Check failed: error == cudaSuccess (2 vs. 0) out of memory #28

chiwing4 opened this issue Dec 16, 2018 · 22 comments
Assignees
Labels
help wanted Extra attention is needed type:Bug Something isn't working

Comments

@chiwing4
Copy link

chiwing4 commented Dec 16, 2018

K4YT3X Edit: Temporary Solution

The issue is caused by waifu2x-caffe not having sufficient memory. A temporary solution to this problem is to reduce the number of threads used.

Original Issue

Hi, the program failed and I am having the following exception when I use --gpu to enlarge.
I believe my machine has enough memory to run it.
It there any way to fix it?
Many thanks. This is a useful program.

[+] INFO: Reading video information
[+] INFO: Framerate: 59.94005994005994
[+] INFO: Starting to upscale extracted images
2018-12-16 22:27:58.707744 [+] INFO: [upscaler] Thread 3 started
2018-12-16 22:27:58.707744 [+] INFO: [upscaler] Thread 4 started
2018-12-16 22:27:58.708742 [+] INFO: [upscaler] Thread 0 started
2018-12-16 22:27:58.708742 [+] INFO: [upscaler] Thread 1 started
2018-12-16 22:27:58.709739 [+] INFO: [upscaler] Thread 2 started
Could not create log file: File exists
COULD NOT CREATE LOGFILE '20181216-222802.16176'!
F1216 22:28:02.183454 12168 syncedmem.cpp:78] Check failed: error == cudaSuccess (2 vs. 0)  out of memory
*** Check failure stack trace: ***
Could not create log file: File exists
COULD NOT CREATE LOGFILE '20181216-222802.15444'!
F1216 22:28:02.189438 10304 syncedmem.cpp:78] Check failed: error == cudaSuccess (2 vs. 0)  out of memory
*** Check failure stack trace: ***
Could not create log file: File exists
COULD NOT CREATE LOGFILE '20181216-222802.17140'!
F1216 22:28:02.238307  1736 syncedmem.cpp:78] Check failed: error == cudaSuccess (2 vs. 0)  out of memory
*** Check failure stack trace: ***
Could not create log file: File exists
COULD NOT CREATE LOGFILE '20181216-222802.22424'!
F1216 22:28:02.290169 10188 syncedmem.cpp:71] Check failed: error == cudaSuccess (2 vs. 0)  out of memory
*** Check failure stack trace: ***
Could not create log file: File exists
COULD NOT CREATE LOGFILE '20181216-222803.18460'!
F1216 22:28:03.546811  1888 syncedmem.cpp:71] Check failed: error == cudaSuccess (2 vs. 0)  out of memory
*** Check failure stack trace: ***
2018-12-16 22:28:03.889894 [+] INFO: [upscaler] Thread 2 exiting
2018-12-16 22:28:04.882241 [+] INFO: [upscaler] Thread 1 exiting
2018-12-16 22:28:04.925128 [+] INFO: [upscaler] Thread 0 exiting
2018-12-16 22:28:04.962030 [+] INFO: [upscaler] Thread 4 exiting
2018-12-16 22:28:05.021869 [+] INFO: [upscaler] Thread 3 exiting
[+] INFO: Upscaling completed
@chiwing4
Copy link
Author

chiwing4 commented Dec 16, 2018

For your reference, just in case.
my command:

py video2x.py -v testvid.mp4 -o new.mp4 --width 3840 --height 2160 --gpu

using Python 3.7.1
spec:

  • 32GB RAM
  • RTX 2080ti
  • running in a disk with 450+GB space

Thanks

@k4yt3x
Copy link
Owner

k4yt3x commented Dec 17, 2018

Thank you for the issue.

This looks weird. I saw the issue this morning but has yet located the problem. Just know that I've already see the problem and is working on it.

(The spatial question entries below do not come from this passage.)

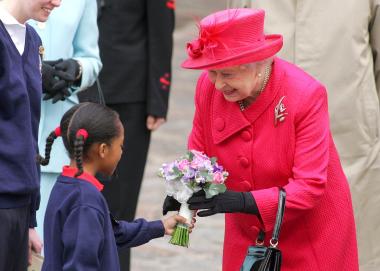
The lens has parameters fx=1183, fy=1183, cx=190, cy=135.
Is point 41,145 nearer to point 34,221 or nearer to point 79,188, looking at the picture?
point 34,221

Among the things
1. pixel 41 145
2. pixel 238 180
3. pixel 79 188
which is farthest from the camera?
pixel 41 145

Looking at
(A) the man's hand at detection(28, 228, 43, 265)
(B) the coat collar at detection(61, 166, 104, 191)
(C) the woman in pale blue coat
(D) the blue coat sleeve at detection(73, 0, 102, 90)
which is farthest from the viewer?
(D) the blue coat sleeve at detection(73, 0, 102, 90)

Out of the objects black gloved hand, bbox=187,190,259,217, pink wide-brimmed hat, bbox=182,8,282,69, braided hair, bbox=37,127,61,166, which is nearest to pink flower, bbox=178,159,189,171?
black gloved hand, bbox=187,190,259,217

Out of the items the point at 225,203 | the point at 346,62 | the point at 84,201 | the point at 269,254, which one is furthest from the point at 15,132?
the point at 346,62

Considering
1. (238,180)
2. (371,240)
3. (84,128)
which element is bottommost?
(371,240)

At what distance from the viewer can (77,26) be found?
5.60m

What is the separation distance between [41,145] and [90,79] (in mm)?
399

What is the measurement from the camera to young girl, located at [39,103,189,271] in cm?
408

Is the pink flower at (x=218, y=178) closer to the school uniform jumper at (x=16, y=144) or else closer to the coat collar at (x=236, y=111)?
the coat collar at (x=236, y=111)

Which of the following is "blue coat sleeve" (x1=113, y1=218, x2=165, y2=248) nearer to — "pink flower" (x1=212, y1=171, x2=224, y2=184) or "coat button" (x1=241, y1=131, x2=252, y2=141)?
"pink flower" (x1=212, y1=171, x2=224, y2=184)

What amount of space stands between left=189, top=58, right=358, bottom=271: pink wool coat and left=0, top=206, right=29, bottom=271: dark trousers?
28.6 inches

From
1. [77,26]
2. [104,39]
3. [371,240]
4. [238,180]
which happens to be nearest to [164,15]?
[104,39]

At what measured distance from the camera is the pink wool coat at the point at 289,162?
4371 mm

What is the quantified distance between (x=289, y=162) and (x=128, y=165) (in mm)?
2217
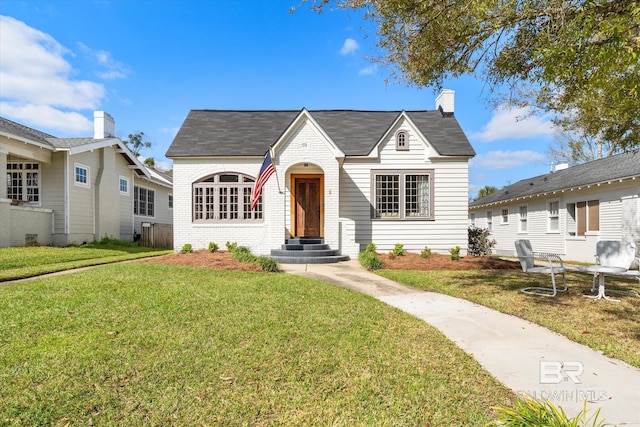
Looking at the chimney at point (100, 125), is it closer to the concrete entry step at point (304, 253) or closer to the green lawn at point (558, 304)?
the concrete entry step at point (304, 253)

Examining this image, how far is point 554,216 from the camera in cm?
1811

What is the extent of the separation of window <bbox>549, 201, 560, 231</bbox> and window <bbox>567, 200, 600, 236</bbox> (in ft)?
2.33

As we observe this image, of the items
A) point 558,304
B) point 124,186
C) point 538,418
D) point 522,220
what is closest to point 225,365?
point 538,418

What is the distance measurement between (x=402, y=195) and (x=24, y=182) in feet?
53.7

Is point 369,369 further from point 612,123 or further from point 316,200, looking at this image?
point 316,200

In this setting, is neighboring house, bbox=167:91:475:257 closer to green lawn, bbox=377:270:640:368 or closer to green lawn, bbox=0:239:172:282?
green lawn, bbox=0:239:172:282

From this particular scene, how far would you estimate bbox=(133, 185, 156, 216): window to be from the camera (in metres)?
21.1

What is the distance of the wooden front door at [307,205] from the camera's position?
14.4 meters

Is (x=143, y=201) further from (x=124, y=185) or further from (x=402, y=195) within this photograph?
(x=402, y=195)

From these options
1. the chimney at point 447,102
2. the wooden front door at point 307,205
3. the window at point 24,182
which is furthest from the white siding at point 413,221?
the window at point 24,182

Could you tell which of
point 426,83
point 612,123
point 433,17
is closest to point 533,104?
point 612,123

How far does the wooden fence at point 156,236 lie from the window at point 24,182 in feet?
16.0

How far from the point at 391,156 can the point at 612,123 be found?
7.05 metres

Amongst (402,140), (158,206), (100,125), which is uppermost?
(100,125)
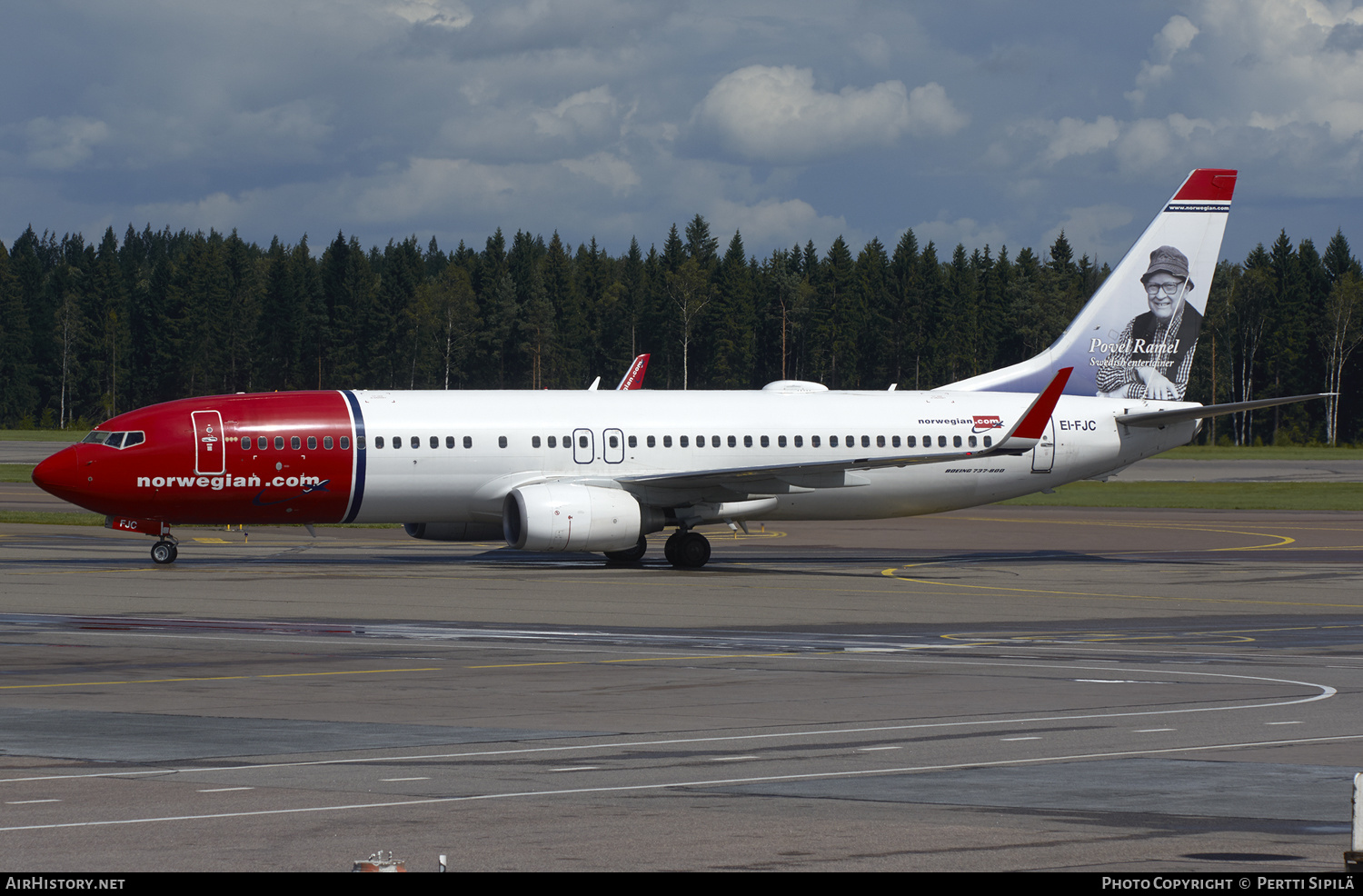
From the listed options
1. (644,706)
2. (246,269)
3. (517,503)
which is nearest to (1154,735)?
(644,706)

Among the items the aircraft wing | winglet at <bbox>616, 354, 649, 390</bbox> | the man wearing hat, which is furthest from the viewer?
winglet at <bbox>616, 354, 649, 390</bbox>

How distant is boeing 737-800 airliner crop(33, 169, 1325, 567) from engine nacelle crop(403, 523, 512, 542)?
0.05 m

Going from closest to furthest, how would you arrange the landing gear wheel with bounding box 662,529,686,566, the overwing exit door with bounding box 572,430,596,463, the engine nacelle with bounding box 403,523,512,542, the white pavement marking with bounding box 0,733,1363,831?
the white pavement marking with bounding box 0,733,1363,831
the overwing exit door with bounding box 572,430,596,463
the landing gear wheel with bounding box 662,529,686,566
the engine nacelle with bounding box 403,523,512,542

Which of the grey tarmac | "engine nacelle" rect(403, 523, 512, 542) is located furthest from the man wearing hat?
"engine nacelle" rect(403, 523, 512, 542)

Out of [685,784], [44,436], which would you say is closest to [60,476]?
[685,784]

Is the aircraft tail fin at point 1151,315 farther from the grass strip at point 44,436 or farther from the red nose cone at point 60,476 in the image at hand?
the grass strip at point 44,436

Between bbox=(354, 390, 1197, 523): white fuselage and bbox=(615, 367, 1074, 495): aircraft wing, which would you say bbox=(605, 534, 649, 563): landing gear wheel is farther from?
bbox=(615, 367, 1074, 495): aircraft wing

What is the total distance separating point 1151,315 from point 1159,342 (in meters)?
0.77

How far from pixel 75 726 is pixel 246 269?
18555 cm

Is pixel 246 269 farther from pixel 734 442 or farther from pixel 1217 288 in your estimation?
pixel 734 442

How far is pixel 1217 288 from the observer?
557 ft

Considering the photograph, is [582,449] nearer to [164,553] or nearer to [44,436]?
[164,553]

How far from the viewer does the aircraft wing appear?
35.0 meters

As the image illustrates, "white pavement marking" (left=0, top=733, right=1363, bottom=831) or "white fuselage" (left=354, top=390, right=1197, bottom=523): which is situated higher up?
"white fuselage" (left=354, top=390, right=1197, bottom=523)
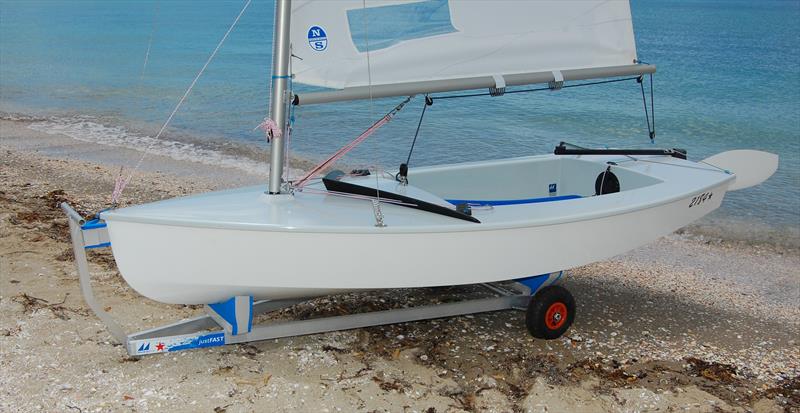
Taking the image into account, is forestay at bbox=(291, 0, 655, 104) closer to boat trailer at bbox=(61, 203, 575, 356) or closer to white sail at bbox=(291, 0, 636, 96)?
white sail at bbox=(291, 0, 636, 96)

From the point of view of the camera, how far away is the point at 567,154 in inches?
239

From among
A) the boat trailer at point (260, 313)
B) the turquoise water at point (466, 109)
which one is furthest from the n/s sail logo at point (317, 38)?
the turquoise water at point (466, 109)

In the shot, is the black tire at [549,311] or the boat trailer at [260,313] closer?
the boat trailer at [260,313]

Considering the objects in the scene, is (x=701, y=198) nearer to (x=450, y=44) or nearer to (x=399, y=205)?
(x=450, y=44)

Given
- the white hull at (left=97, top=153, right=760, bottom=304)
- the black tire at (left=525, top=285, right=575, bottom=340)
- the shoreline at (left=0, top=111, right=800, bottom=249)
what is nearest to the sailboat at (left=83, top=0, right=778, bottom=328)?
the white hull at (left=97, top=153, right=760, bottom=304)

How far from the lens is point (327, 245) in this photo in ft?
13.0

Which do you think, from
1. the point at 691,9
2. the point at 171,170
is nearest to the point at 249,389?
the point at 171,170

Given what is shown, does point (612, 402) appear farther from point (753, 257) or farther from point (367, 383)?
point (753, 257)

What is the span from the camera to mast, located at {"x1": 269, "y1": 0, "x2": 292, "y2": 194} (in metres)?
4.17

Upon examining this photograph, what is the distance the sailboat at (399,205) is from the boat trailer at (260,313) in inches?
6.1

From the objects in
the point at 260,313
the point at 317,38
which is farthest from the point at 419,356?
the point at 317,38

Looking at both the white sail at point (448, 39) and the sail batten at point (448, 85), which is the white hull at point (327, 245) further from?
the white sail at point (448, 39)

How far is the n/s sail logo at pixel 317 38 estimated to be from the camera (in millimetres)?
4309

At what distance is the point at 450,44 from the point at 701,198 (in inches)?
75.2
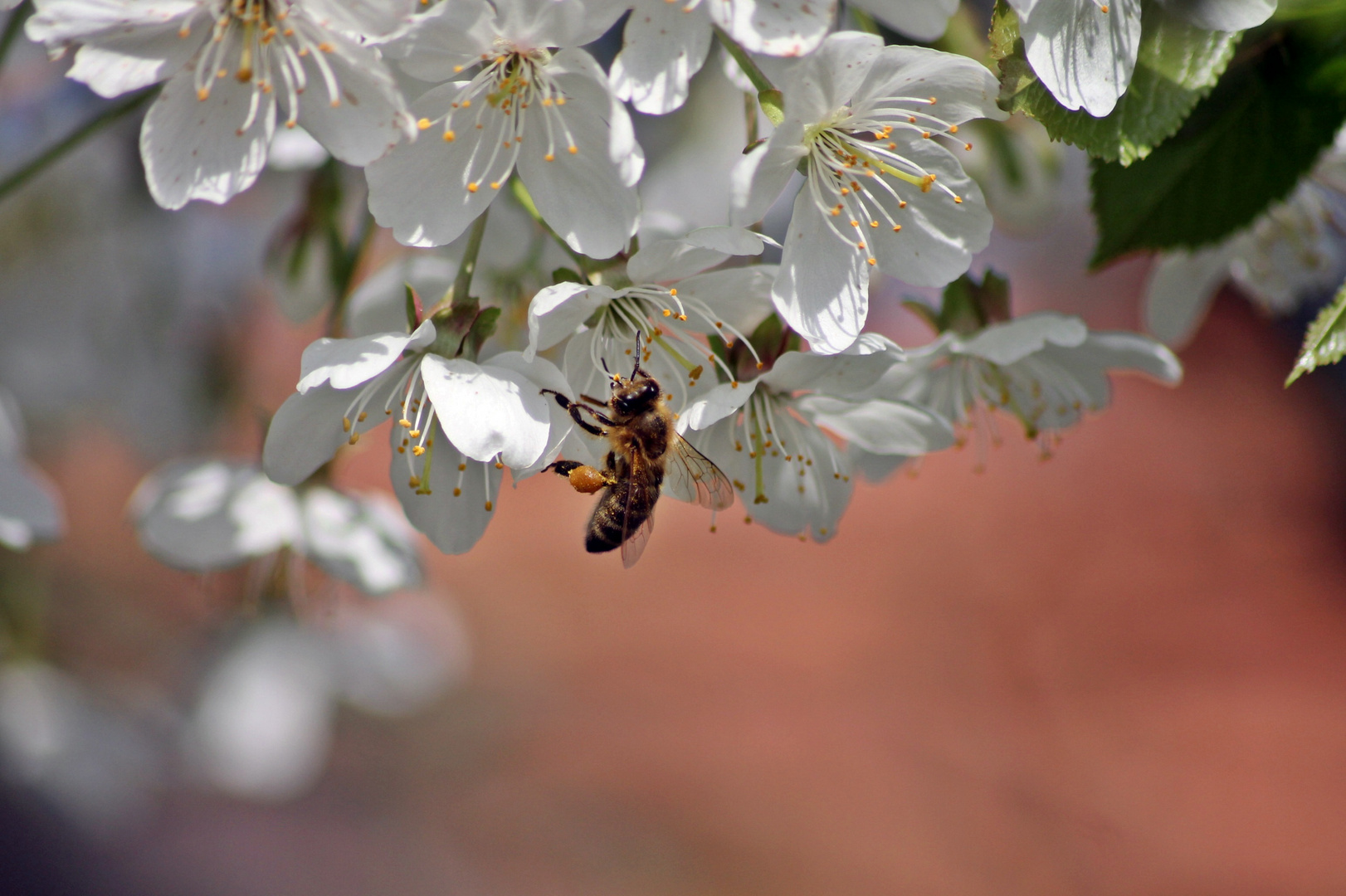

There's a big update coming soon. This issue might have to be fixed after the update which is already in process.

@k4yt3x k4yt3x self-assigned this Dec 17, 2018
@k4yt3x k4yt3x added the type:Bug Something isn't working label Dec 17, 2018
@chiwing4
Copy link
Author

Thanks for your quick reply!
I look forward to have the new update.

@asimonf
Copy link

asimonf commented Dec 17, 2018

Just hit this right now. Hopefully you'll be able to figure it out

@WSADKeysGaming
Copy link

This also happens to me, even after reducing the amount of threads from 5 to 4, because I have insufficient memory available

@k4yt3x
Copy link
Owner

k4yt3x commented Dec 17, 2018

Could you please monitor the system to make sure that there's sufficient memory available for both the system RAM and the GPU RAM?

Btw I stuffed your output in a code block to make it easier to read.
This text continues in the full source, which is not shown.